Brown went on to list all the people he has to deal with — fans, alumni, high school coaches, regents, faculty and 130 players who all have parents who must be told that only 11 can play on the field at one time.
"It’s a business more than it used to be," said Arizona State coach Dennis Erickson. "We just went out and coached, everybody was friends in the profession and you just went out, had a good time and coached your rear ends off. You didn’t worry about the outside stuff."
Left unsaid is that with all this increased unpleasantness — and stress-producing health risks — has come an enormous increase in rewards.
At least 55 coaches earned $1 million or more in total compensation last year, according to a USA Today survey of football coaches’ salaries.
Brown, for his trouble, does well enough to have earned $3.06 million (before bonuses) last year — or enough that he has a flat-screen TV in every room of his house, including the bathrooms. Erickson earned $1.5 million in compensation last season.
Dantonio made $1.8 million last season.
Those are a lot of reasons to keep putting up with the incessant chatter on the Internet, 18-year-old kids who can’t grow up fast enough and the increased pressure that coaches are under to win because of an athletic department’s bottom line.
No wonder it takes $4 million a year to keep Urban Meyer at Florida.
What it comes down to is coaches have two choices: They can push themselves every day, eating and sleeping on the run, putting off exercise and rest because there is something else they have to do to keep their job.

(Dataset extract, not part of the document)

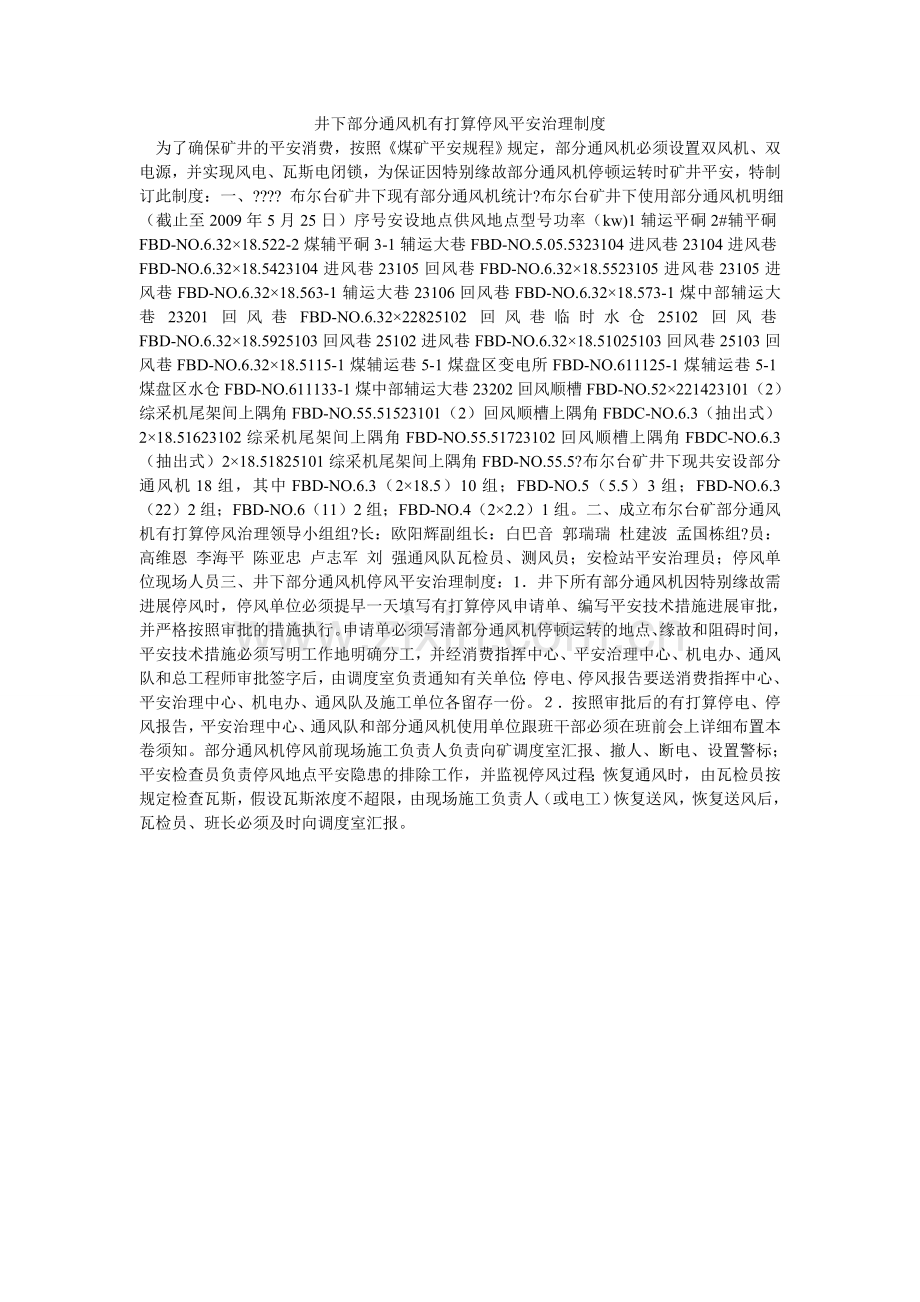 井下局部通风机有计划停风安全管理制度.doc_第1页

Or they can coach in high school.
So, while Dantonio recovers from his scare, his heart attack — if it were indeed brought on or exacerbated by stress and the demands of the job — the result may be some hand-wringing in the coaching fraternity, but not much else.
To some, it seems less a warning sign than it is the cost of doing business in a fiercely competitive profession.
"I don’t think of it as stress," Oregon coach Chip Kelly said. "I think coaching football isn’t a job, it's a lifestyle. We chose to be in this."